Ich kann nur schreiben, dass ich mir wünsche das Ocrevus meinen diagnostizierten Schubförmigen Progredienten MS Verlaufstyp, wahrscheinlich hochaktiv und EDSS 6, gleich zur Diagnose vor knapp 2,5 Jahren, aufhält.
Der Wunsch ist legitim.
Möge er in Erfüllung gehn!
Wenn bei dir relevante entzündliche Aktivität vorhanden ist, und davon ist bei deiner Mischform auszugehen, dann könnte das (laut Leitlinie) funktionieren 
Ich drücke dir auf jeden Fall fest die Daumen 
Wie lange bekommst du denn schon Ocrevus und merkst du seither eine laufende Verschlechterung?
Wenn nicht, scheint es zu funktionieren und ich wünsche dir, dass es noch recht lange so bleibt, ohne Nebenwirkungen, die einer weiteren Behandlung mit Ocrevus entgegen stehen!
Ich schleiche es jetzt langsam aus. Dafür gibt es kein Schema, sondern man muss schauen.

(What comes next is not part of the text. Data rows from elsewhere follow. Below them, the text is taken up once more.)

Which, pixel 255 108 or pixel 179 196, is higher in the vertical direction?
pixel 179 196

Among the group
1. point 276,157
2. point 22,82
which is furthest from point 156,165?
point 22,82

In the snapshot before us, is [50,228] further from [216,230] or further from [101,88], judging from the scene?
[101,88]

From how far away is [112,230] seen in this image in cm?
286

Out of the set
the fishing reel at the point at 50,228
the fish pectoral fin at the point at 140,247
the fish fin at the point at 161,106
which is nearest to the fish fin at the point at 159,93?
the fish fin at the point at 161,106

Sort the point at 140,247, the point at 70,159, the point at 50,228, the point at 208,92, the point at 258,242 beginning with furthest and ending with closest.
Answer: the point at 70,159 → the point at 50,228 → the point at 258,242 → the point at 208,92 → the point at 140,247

Ja, Ocrevus tut seinen Dienst. Ich erhalte Ocrevus seit 05/24. Hitze, Kältegefühl, Überanstrengung, Tagesformabhänig, durch die schwere motorische Fatiguesymptomatik, Spastik, neurop. Schmerzen usw kommt hinzu. Würde es aber nicht unbedingt als Verschlechterung bezeichnen. Lt. Arztberichten, trotz SNE beidseitig im letzten Jahr unter Ocrevus, gilt es als stabiler Befund.
Ich schlafe bei der Hitze mit Wärmflasche, für den Rücken, Bauch, Oberschenkel und habe Wollsocken für die kalten Füße an, starkes Schmerz und Kälteempfinden, dort. Sensibler Querschnitt th 9 abwärts.

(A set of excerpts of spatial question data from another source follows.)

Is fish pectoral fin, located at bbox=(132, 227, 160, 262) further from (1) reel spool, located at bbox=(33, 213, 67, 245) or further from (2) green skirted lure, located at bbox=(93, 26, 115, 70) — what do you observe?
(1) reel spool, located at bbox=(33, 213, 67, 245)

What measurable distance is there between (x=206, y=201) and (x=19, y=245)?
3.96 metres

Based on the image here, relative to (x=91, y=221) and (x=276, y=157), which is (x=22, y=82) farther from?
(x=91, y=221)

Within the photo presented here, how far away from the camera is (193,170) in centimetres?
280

Zudem kommen leider noch viele Baustellen hinzu, wie mein verschlechternder fast Massenbandscheibenvorfall, Verschlechterung in der BWS unabhängig vom bereits vorhandenen BSV im Rückenmark in der BWS, V. a. MB wurde ausgeschlossen, lt Rheumaklinik. Die MS Herde und die Rückenschäden verstärken sich gegenseitig, sodass ich jetzt einen Termin beim Schmerztherapeuten habe. Der Orthopäde hat mir beim Termin mitgeteilt, dass ich beim Schmerztherapeuten besser aufgehoben wäre, der will mich auch nicht Wiedersehen.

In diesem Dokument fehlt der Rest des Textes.